Supplied information =>
--------------------

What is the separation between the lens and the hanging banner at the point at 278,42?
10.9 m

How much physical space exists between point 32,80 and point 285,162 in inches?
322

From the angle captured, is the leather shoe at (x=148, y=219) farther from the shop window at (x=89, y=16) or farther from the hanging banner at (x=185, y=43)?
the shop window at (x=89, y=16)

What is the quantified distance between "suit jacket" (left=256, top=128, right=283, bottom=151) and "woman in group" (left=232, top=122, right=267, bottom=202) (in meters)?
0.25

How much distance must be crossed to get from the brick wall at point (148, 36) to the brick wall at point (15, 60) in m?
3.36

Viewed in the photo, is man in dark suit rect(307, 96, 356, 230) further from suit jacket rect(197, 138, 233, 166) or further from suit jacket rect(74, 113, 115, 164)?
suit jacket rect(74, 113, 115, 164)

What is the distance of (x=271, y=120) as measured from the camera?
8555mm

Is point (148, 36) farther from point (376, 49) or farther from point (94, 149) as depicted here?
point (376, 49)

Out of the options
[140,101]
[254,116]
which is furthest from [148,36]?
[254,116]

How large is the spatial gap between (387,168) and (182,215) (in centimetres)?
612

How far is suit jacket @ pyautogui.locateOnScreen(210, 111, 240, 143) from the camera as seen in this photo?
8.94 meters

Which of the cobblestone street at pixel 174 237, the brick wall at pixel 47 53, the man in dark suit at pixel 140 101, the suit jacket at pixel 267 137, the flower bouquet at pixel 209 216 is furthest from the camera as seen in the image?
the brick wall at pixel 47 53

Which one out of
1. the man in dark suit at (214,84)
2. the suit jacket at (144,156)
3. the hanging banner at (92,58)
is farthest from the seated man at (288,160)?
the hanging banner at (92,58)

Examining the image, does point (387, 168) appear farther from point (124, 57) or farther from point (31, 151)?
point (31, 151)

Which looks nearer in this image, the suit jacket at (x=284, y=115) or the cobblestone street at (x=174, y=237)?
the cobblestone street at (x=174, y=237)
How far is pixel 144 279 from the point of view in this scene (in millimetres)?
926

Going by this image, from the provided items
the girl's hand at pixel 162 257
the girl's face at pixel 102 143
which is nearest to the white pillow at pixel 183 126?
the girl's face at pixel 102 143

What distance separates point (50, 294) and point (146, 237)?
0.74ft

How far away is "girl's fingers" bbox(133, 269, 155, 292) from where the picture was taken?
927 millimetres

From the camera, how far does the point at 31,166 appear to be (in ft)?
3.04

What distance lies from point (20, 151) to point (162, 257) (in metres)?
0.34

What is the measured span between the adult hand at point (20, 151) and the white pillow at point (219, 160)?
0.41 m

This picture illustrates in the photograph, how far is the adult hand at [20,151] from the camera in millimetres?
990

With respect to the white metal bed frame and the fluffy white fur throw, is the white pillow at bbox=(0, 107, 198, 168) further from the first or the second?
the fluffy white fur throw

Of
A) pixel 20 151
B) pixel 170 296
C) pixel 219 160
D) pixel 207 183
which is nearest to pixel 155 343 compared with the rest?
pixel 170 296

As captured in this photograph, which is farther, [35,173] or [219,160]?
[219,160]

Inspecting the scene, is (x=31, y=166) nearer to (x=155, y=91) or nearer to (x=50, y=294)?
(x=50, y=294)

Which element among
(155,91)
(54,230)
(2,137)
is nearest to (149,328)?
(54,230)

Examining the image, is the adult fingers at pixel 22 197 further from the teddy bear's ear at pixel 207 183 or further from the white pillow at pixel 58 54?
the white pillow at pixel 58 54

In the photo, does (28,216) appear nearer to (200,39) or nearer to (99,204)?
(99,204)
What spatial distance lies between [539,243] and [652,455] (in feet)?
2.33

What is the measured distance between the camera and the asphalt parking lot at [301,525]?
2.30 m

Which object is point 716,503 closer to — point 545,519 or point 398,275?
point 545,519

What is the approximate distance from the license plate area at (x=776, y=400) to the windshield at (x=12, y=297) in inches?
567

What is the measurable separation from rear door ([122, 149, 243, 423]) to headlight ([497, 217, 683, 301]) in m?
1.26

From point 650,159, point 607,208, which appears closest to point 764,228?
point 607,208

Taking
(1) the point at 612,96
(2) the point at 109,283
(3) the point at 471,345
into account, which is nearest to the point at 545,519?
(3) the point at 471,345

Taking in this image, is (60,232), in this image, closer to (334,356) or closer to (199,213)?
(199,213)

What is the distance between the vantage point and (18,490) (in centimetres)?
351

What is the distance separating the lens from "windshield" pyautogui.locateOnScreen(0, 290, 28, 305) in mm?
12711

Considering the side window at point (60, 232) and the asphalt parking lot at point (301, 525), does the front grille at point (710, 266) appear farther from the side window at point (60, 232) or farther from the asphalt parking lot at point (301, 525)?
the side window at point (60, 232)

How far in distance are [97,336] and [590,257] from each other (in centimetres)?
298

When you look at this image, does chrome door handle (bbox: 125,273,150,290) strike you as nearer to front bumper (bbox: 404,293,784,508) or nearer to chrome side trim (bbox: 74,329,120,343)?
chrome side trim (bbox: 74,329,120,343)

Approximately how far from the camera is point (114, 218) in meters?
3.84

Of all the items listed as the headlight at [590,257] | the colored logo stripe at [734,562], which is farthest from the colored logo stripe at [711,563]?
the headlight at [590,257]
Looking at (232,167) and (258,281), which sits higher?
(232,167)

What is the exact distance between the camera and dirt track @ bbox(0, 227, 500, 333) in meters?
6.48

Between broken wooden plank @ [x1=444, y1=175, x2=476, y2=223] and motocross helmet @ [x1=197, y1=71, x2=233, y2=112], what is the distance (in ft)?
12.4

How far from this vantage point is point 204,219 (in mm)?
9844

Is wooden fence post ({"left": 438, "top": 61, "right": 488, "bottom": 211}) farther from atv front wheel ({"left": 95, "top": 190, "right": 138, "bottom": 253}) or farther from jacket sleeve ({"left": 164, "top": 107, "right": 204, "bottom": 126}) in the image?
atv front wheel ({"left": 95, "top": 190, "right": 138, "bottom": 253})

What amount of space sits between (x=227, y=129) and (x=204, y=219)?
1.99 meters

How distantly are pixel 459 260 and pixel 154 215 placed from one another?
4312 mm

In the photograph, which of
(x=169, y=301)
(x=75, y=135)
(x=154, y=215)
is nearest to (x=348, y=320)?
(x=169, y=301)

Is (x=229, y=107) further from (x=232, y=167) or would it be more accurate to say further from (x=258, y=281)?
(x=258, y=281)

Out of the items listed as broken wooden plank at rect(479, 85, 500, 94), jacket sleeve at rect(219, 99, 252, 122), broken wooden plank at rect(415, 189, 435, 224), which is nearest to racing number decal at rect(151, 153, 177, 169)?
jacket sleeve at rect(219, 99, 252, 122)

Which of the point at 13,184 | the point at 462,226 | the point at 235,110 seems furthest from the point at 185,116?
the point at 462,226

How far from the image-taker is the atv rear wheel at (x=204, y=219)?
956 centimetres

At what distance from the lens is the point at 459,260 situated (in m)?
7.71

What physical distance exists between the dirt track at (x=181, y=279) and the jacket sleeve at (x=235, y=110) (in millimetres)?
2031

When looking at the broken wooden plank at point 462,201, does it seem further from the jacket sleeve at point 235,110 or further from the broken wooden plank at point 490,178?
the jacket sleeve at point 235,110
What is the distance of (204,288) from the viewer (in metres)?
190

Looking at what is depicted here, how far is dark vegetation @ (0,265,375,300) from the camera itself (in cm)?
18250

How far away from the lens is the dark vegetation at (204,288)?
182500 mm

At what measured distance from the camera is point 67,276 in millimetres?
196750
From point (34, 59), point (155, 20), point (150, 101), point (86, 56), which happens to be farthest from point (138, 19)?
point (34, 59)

--------------------

Goal => Reproduce every line of the records from the line containing "How large is" through the line containing "8.94 meters" in full. In the answers, multiply each distance by 0.7 and round it to its original number of decimal places, with halves rounded up, and leave all other numbers unchanged.

Reply to the task =>
How large is the spatial gap between (387,168) and (182,215) (in centimetres)?
428

How far is suit jacket @ pyautogui.locateOnScreen(210, 111, 240, 143) from the camera as seen in this photo?
6.26 meters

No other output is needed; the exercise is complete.